Up regulations of gastric TRPV receptors and decreased serum concentration of BDNF in patients with Functional Dyspepsia

C. K. Y. Cheung
The Institute of Digestive Disease, The Chinese University of Hong Kong
Background:Immune activation has been implicated in the mechanism of post-infectious functional dyspepsia. However, the role of immune activation in FD patients without prior infection remains unclear. Aim:To compare the gastric mucosal and serum expression of brain-derived neurotropic factor (BDNF), transforming growth factor beta (TGFB) families and transient receptor potential vanilloid type (TRPV) families between FD patients and healthy controls. Methods:Consecutive adult FD patients (Rome III) with no recent history of gastroenteritis and age-and-sex matched asymptomatic healthy controls were recruited for upper endoscopy. Subjects with GERD and IBS as predominant symptoms, diabetes mellitus, current or previous H. pylori infection, psychiatric illness and recent use of NSAID or PPI were excluded.
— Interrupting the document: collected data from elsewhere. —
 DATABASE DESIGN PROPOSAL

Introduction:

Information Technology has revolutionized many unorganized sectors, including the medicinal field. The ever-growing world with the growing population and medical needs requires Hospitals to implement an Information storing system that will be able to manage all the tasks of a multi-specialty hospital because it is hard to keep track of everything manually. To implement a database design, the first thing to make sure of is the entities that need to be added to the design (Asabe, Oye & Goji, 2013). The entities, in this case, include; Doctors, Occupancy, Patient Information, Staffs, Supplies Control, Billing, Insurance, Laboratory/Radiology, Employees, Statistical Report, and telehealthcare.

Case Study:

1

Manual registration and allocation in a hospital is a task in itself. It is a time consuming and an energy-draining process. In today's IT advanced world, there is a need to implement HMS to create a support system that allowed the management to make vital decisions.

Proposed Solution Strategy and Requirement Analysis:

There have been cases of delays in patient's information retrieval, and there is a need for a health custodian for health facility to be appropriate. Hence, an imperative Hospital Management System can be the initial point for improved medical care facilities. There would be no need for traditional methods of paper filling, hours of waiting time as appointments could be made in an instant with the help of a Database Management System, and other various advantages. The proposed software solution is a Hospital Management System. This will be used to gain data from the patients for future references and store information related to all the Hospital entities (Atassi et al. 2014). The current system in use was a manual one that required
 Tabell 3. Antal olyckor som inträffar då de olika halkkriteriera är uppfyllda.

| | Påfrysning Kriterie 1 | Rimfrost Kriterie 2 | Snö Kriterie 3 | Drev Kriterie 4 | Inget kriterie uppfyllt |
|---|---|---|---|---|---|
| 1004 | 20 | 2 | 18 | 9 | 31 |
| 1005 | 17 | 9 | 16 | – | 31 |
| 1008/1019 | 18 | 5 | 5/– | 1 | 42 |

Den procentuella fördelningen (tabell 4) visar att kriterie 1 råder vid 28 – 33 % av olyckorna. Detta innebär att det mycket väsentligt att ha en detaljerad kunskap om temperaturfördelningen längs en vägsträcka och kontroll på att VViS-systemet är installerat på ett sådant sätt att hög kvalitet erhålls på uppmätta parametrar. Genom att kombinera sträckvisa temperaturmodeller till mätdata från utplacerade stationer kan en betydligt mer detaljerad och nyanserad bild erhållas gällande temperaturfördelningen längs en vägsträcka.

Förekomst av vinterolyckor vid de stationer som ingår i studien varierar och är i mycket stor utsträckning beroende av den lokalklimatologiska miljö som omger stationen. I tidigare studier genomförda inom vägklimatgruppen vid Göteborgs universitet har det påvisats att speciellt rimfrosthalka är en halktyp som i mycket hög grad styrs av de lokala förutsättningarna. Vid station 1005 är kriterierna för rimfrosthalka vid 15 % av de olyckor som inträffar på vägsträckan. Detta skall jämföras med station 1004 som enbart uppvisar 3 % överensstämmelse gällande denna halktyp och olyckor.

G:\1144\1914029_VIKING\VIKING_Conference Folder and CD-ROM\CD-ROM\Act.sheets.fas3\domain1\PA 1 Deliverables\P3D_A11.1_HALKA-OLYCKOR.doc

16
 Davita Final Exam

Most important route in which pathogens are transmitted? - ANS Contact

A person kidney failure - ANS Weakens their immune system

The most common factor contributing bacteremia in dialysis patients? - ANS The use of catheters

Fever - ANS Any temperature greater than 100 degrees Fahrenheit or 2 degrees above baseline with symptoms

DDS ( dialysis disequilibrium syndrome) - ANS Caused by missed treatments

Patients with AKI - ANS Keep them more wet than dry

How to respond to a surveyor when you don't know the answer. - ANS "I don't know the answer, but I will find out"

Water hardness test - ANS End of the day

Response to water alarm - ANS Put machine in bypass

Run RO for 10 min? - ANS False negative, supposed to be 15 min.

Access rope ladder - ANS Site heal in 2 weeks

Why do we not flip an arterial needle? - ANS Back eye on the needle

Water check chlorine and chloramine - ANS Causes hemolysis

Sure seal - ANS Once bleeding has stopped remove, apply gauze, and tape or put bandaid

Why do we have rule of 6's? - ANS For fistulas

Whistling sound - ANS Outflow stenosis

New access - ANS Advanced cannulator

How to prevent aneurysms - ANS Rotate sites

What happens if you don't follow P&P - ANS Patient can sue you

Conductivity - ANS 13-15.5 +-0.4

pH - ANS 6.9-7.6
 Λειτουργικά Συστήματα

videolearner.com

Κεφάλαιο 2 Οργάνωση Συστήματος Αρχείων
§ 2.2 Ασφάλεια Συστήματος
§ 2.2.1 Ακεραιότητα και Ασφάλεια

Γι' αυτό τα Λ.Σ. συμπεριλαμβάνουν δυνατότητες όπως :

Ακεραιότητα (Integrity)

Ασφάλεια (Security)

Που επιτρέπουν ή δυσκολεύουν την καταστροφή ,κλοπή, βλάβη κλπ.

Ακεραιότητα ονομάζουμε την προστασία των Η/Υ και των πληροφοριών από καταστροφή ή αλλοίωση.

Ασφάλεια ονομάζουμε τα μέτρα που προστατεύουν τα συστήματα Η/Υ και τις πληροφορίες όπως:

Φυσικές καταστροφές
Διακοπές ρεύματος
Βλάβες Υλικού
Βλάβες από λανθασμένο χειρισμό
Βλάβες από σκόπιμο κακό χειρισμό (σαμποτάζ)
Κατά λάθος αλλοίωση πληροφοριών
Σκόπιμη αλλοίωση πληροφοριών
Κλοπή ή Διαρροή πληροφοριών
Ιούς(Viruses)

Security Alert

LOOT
Serum and mucosal biopsies from the gastric corpus were obtained for quantitative assay of mRNA TRPV1, TRPV2, TGFB1 by RT-PCR. Serum concentrations of TGFB families and BDNF were analyzed using immunoassay. The gastric mucosal inflammation was evaluated using Sydney classification. The associations between these assays and dyspeptic symptoms were evaluated. Results:45 [M:F=8:37, mean age: 35.9(9.1)] FD patients were matched with 23 healthy controls [M:F= 8:15, mean age: 36.6(10.2)] respectively. FD patients had PDS as predominant sub-type (PDS: 43, EPS:2). There was no significant difference in the median inflammation score between FD patients and controls (FD: 0 (0-1) Vs Control: 0 (0-1), p=0.54). However, FD patients had significantly higher mRNA expression of gastricTRPV1 (FD: 0.008 ±0.002, Control: 0.003 ±0.001, p=0.03), TRPV2(FD:0.006±0.001, Control: 0.002 ±0.001, p=0.01)and a trend of increased gastric TGFB1 (FD: 0.013 ±0.003, Control:0.005 ±0.002, p=0.07) compared to controls. The serum concentration of BDNF(FD: 240.7 ±11.0, Control: 389.6 ±22.7, p<0.001) were significantly lower in FD patients. Serum TGFB1 and TGFB2 concentrations were significantly correlated with symptoms of belching(R=0.441, p=0.01) and vomiting (R=0.378, R=0.04) in FD patients. Conclusion:Despite the absence of gastric mucosal inflammation, up-regulations of gastric mucosal TRPV1, TRPV2, TGFB1 and down-regulation of serum BDNF were observed in FD patients without prior infection. Gastric mucosal immune activation is associated with symptoms of belching and vomiting, suggesting a causative role of immune activation in the pathogenesis of FD regardless of prior infection status.